Wow, thanks for the fast reply :wink:

It says

04:00.0 Network controller [0280]: Broadcom Corporation BCM4312 802.11b/g LP-PHY [14e4:4315] (rev 01)
Subsystem: Dell Wireless 1397 WLAN Mini-Card [1028:000c]
Kernel driver in use: b43-pci-bridge

If you have an active wired connection
Use your mouse to copy and paste this in a terminal

sudo /usr/sbin/install_bcm43xx_firmware
  • It may crash the desktop
    Don’t panic, just wait a few minutes, then force a reboot

Your wireless should work now

You kind sir is the worthy recipient of my Super Hero badge for today :slight_smile:

Thanks, is working now.

Thank you

Happy to hear it’s working

After following the steps of this thread to a t, my wireless is still not working. I am using the same model wlan card (the broadcom 4312) on a 64-bit install of SUSE 12.2. As your predictions told, the desktop crashed, however instead of a force-reboot (I panicked because I didn’t read the full post), I changed the session and resumed KDE. From there, I rebooted properly by means of the menu, leave, reboot buttons.
After a reboot, the wireless is not working. Any suggestions?

On 12/05/2012 09:16 PM, g2geo94 wrote:
>
> After following the steps of this thread to a t, my wireless is still
> not working. I am using the same model wlan card (the broadcom 4312) on
> a 64-bit install of SUSE 12.2. As your predictions told, the desktop
> crashed, however instead of a force-reboot (I panicked because I didn’t
> read the full post), I changed the session and resumed KDE. From there,
> I rebooted properly by means of the menu, leave, reboot buttons.
> After a reboot, the wireless is not working. Any suggestions?

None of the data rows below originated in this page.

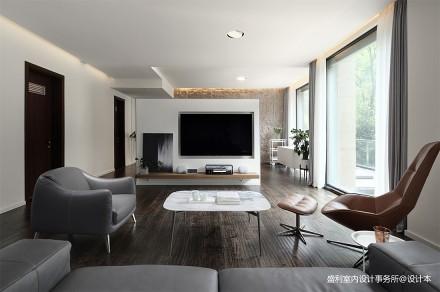 明亮258平现代别墅客厅设计案例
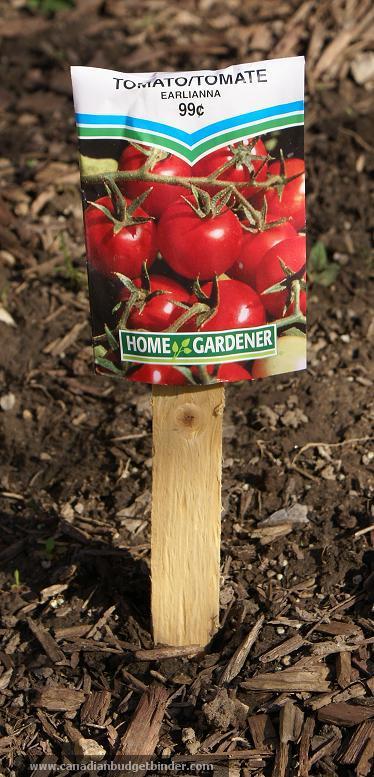 Label Vegetables In Garden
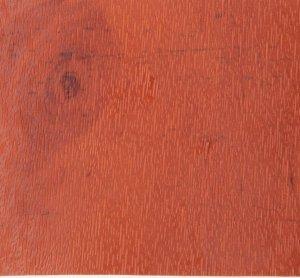 Okleina PCV Calvados 1,10m drewno gruba okien 1mb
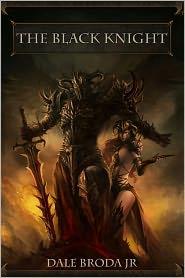 The Black Knight - Dale Broda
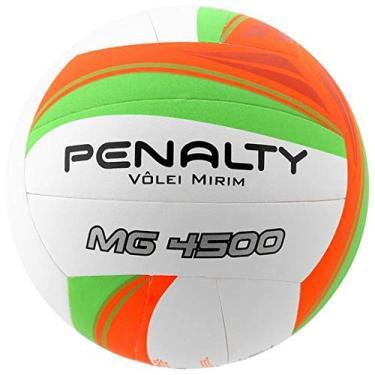 Bola Vôlei Penalty Mg 4500 Infantil Cor  COR UNICA - Tam  UN b71111ece5e86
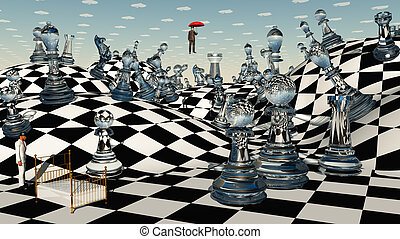 fantasie, schaakspel
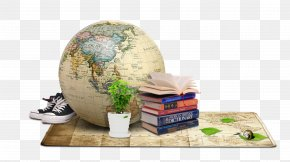 Retro Map Globe Book Material - Student School Textbook Learning PNG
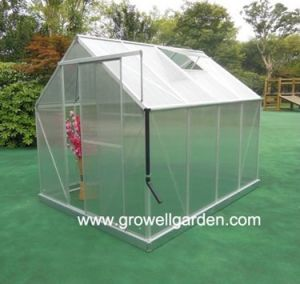 SP Series Walk-in Greenhouse (SP6) pictures & photos
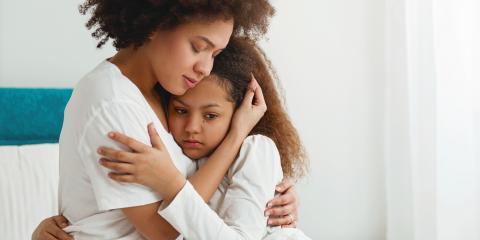 3 Symptoms of Anxiety in Children, Anchorage, Alaska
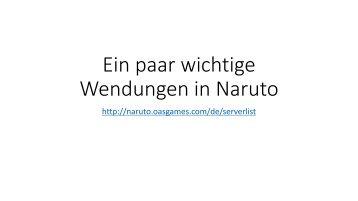 Ein paar wichtige Wendungen in Naruto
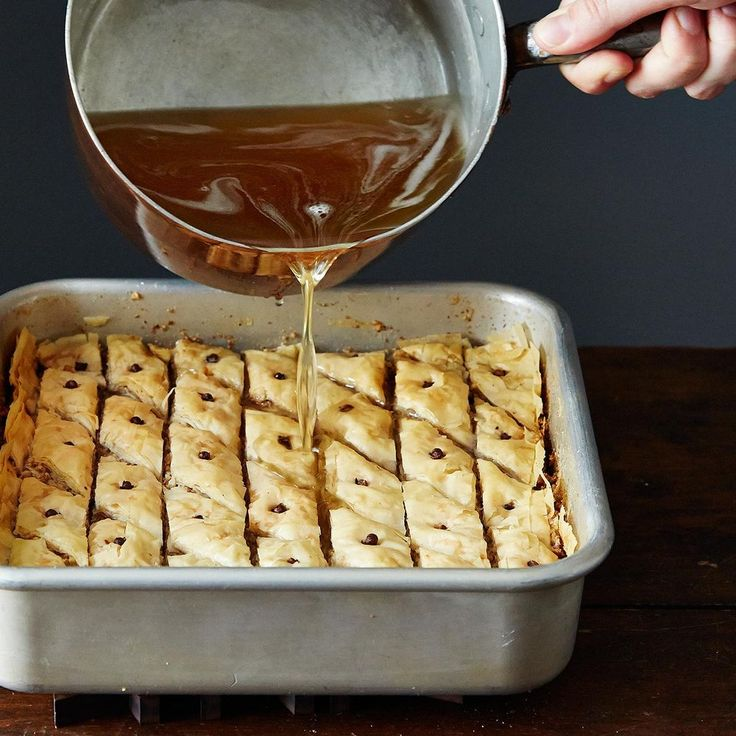 Mrs. Z's Secret-Ingredient Baklava recipe on Food52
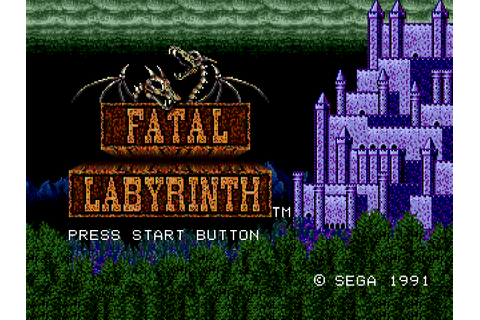 Fatal Labyrinth Download Game | GameFabrique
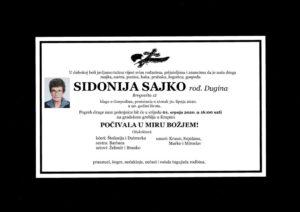 thumbnail of Sidonija_Sajko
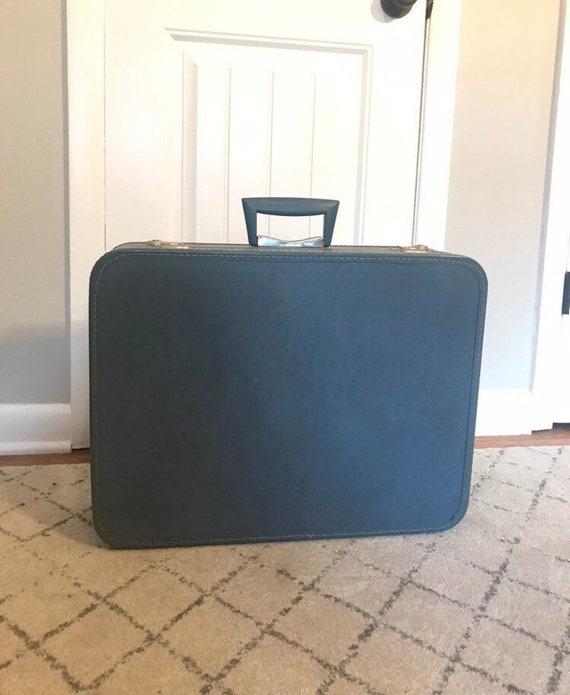 Vintage blue suitcase, vintage monarch suitcase, V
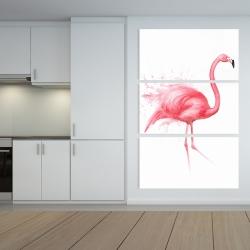 Canvas 40 x 60 - Pink flamingo watercolor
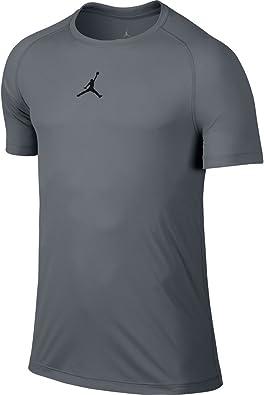 NIKE Michael Jordan - Camiseta para Hombre, Color Gris/Negro, Talla L: Amazon.es: Zapatos y complementos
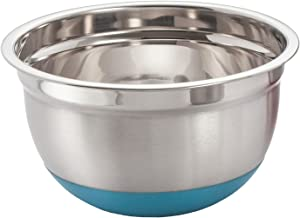 ExcelSteel 297 3-Quart Stainless Steel Non Skid Base Mixing Bowl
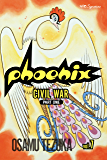 Phoenix, Vol. 7: Civil War: Part 1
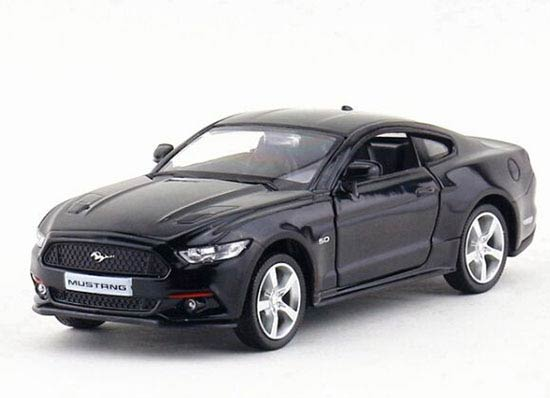 1:36 Red / Yellow / White / Black Diecast 2015 Ford Mustang GT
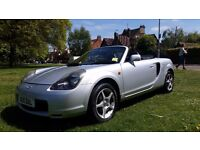 **12 MONTHS MOT** 2001 TOYOTA MR2 ROADSTER VVTI 2 DOOR CONVERTIBLE**VERY LOW MILEAGE+GOOD HISTORY**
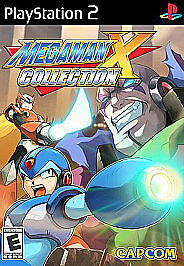 BRAND NEW, MEGA MAN X COLLECTION GAMES X2 X3 X6  (Sony PlayStation 2, 2006)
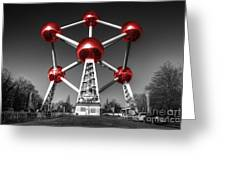 Red Atomium Greeting Card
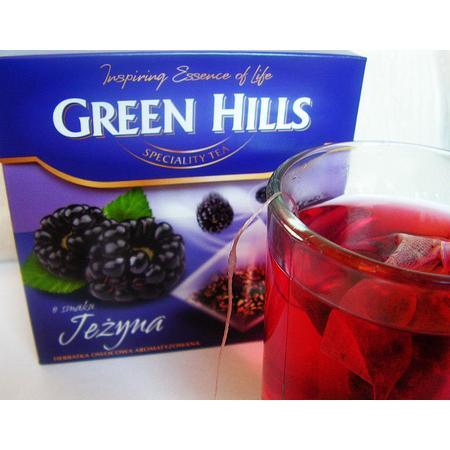 Green Hills, herbata o smaku jeżyny marki Biedronka - zdjęcie nr 1 - Bangla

Go to the wireless forum and read the stickies. That will help you diagnose the
problem and tell you how to report information that we can use to help you. My
crystal ball is broken.

You should post the result of

/sbin/lspci -nnk | grep -iA2 net

My problem is rather different. I have a Samsung RV511 laptop with an i5 processor & 6gb RAM which is just over a year old (I took delivery on 27 Nov '11). There are 8 machines of varying antiquity in this house but this is the only one which has suddenly decided not to recognise our Netgear router. All the others are fine.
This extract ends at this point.